Long-Term Data Show PSA Screening Modestly Reduces Prostate Cancer Deaths
Posted on 20 May 2026
Prostate cancer is among the most common cancers in men, and the role of population screening has remained controversial because of overdiagnosis and overtreatment. Health systems have sought clearer, long-term evidence to quantify mortality benefit from blood test–based strategies. New analyses from large randomized cohorts with extended follow-up now help define this balance, showing that prostate-specific antigen (PSA) testing modestly reduces prostate cancer deaths while increasing detection, mainly of earlier-stage disease.

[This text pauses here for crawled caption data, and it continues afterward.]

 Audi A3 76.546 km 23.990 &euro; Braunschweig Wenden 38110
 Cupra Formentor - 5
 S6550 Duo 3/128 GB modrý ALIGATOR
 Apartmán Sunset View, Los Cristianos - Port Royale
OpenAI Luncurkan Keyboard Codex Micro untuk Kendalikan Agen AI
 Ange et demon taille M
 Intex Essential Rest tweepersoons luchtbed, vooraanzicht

Investigators evaluated screening with the PSA blood test in an updated synthesis published in the Cochrane Database of Systematic Reviews. The analysis revises earlier conclusions that lacked sufficient evidence for a mortality effect and incorporates substantially longer follow-up. The work focuses on population-based screening programs conducted in Europe and North America.

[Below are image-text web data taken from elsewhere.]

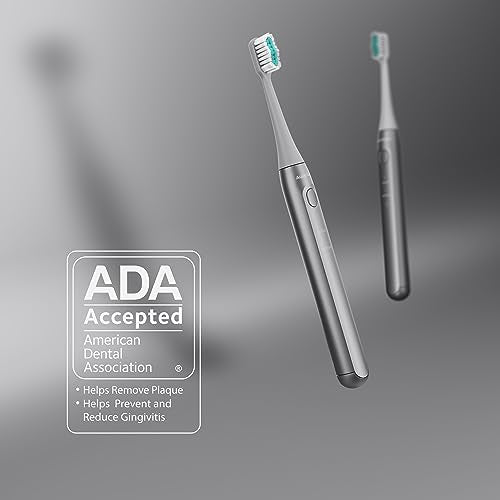 Icon ADA Accepted Rechargeable Toothbrush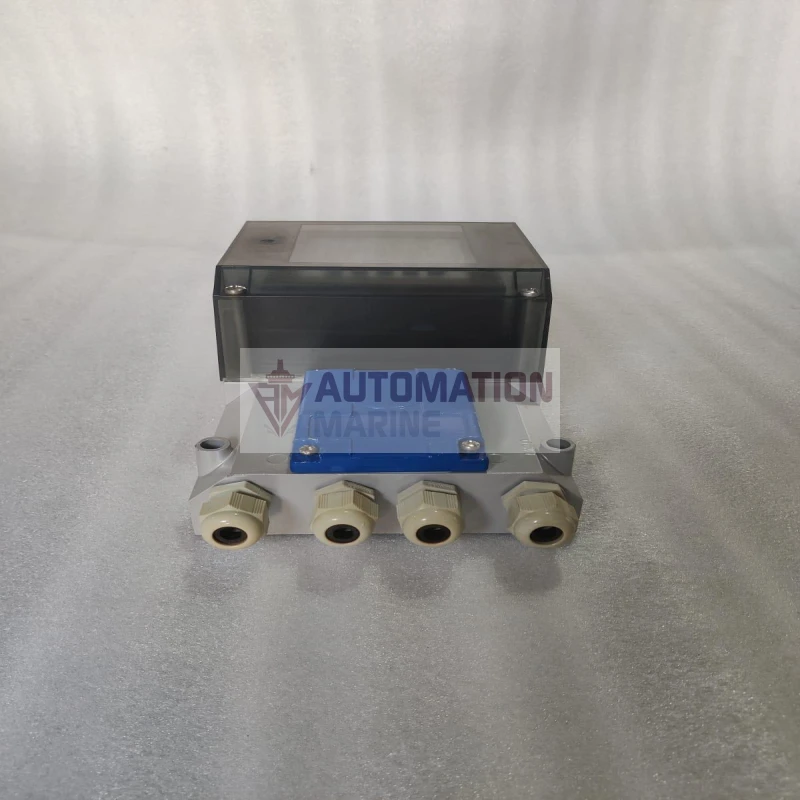 KROHNE IFC 010 Electromagnetic Flowmeter Signal Converter thumbnail 3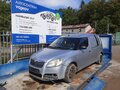 Škoda Roomster Praktik 1.4 63kW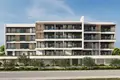 Appartement 1 chambre 59 m² Chlórakas, Chypre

The review identifies PSA-based screening as the core modality and describes emerging strategies intended to sharpen specificity and reduce unnecessary biopsies. These approaches combine PSA testing with a kallikrein panel blood test and magnetic resonance imaging (MRI). The authors also note the use of MRI and active surveillance to identify indolent cancers that may not require aggressive treatment, aiming to limit overtreatment-related harms.

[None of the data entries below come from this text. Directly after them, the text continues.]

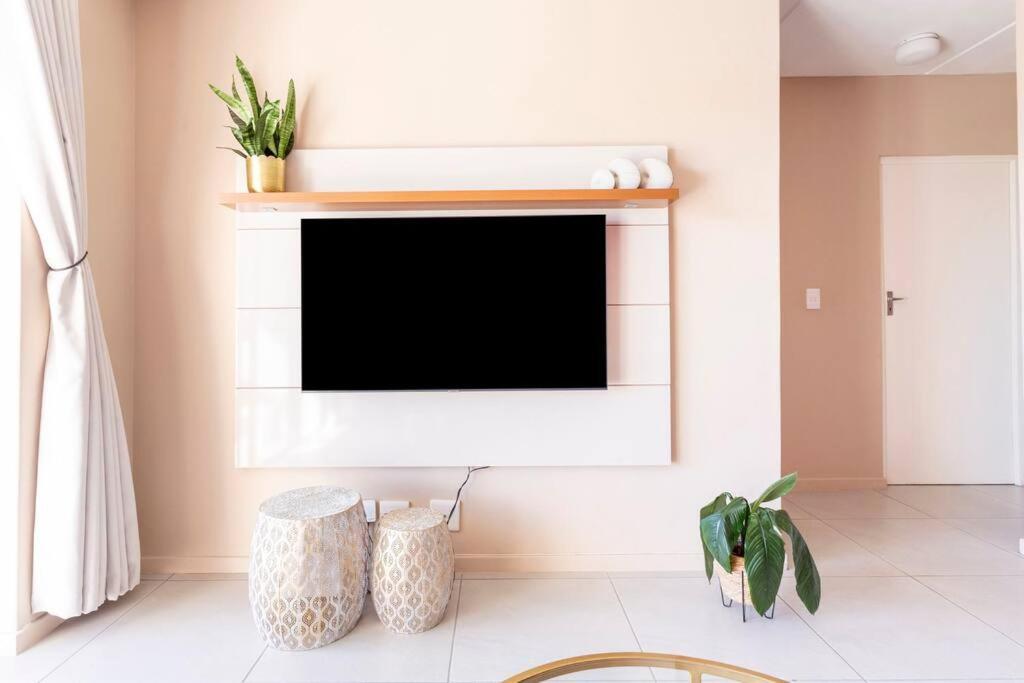 The Cozy Retreat, 2-bedroom In Parklands, Apartamento
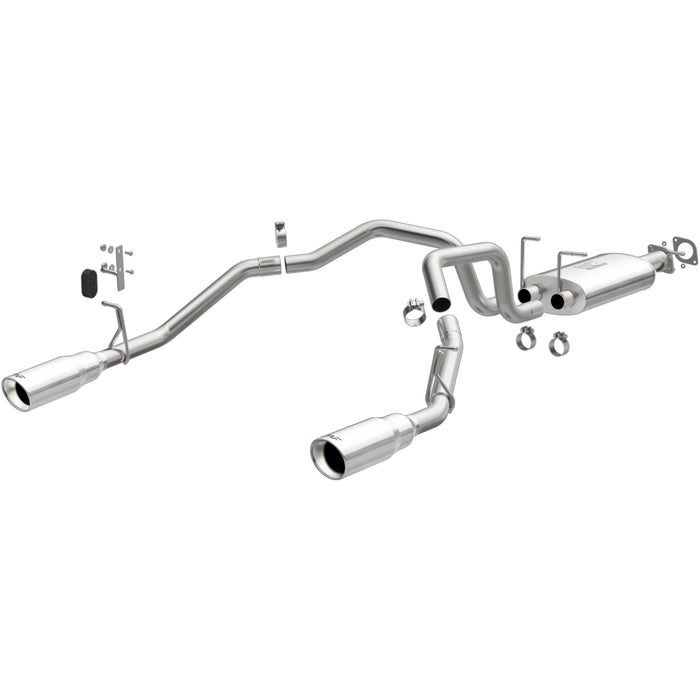 Exhaust System Kit MagnaFlow 19498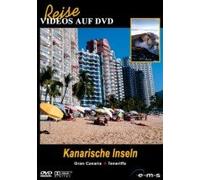 Kanarische Inseln I - Gran Canaria/Teneriffa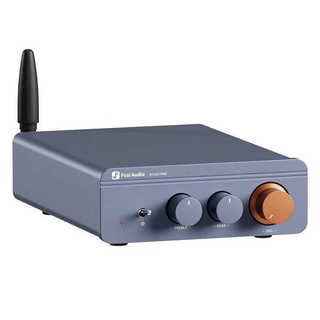 Bộ khuếch đại công suất FOSI AUDIO-BT20A PRO, hàng chính hãng mới 100%, được thiết kế để sử dụng tại nhà - BH12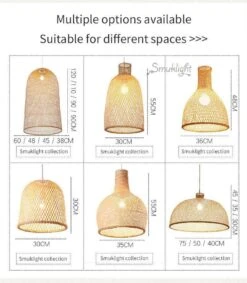 Suspension Moderne Forme En Bambou Work -Lumeers Boutique product image 948263676 3a3da41c dd66 4338 9175 d1c988ffaeb3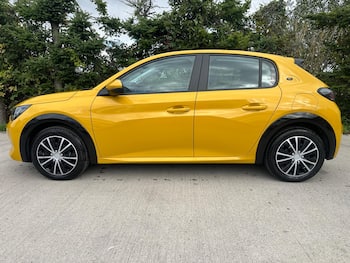 Used Peugeot 208 2020 for sale - 79831261: Photo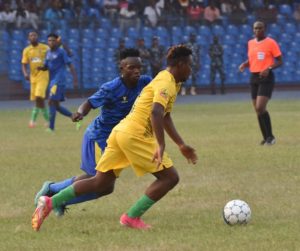 Kwara United’s Bright Etaghara expresses happiness over debut Kwara United’s Bright Etaghara expresses happiness over debut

Across six randomized trials totaling nearly 800,000 participants, screening with PSA reduced deaths from prostate cancer by about two per 1,000 men screened. Approximately 500 men would need to be invited to screening to prevent one prostate cancer death, based on a major trial that followed 162,241 men for 23 years. However, screening detected roughly 30% more cancers overall and led to about 36 additional diagnoses per 1,000 men screened, predominantly at earlier stages.
Quality-of-life outcomes—including complications of biopsy, sexual dysfunction, and urinary problems—were not systematically assessed in the included trials. The authors point to external evidence (such as the ProtecT trial) addressing treatment-related harms that decision-makers should consider. The current findings suggest the modest mortality benefit is now observable primarily because trials have matured with extended follow-up, while newer multimodal screening strategies may detect more cancers but remain too early to judge for mortality or harm reduction.
"With new data now available, we can now say with moderate certainty that PSA screening reduces prostate cancer deaths in men with a sufficient life expectancy," said Dr. Philipp Dahm, senior author from University of Minnesota.
"We want to be clear that this is not a blanket endorsement of universal screening. The decision should always be made between a patient and their doctor, with a full understanding of both the potential benefits and the very real risks of overdiagnosis and unnecessary treatment," said Dr. Juan Franco, first author from Heinrich Heine University Düsseldorf.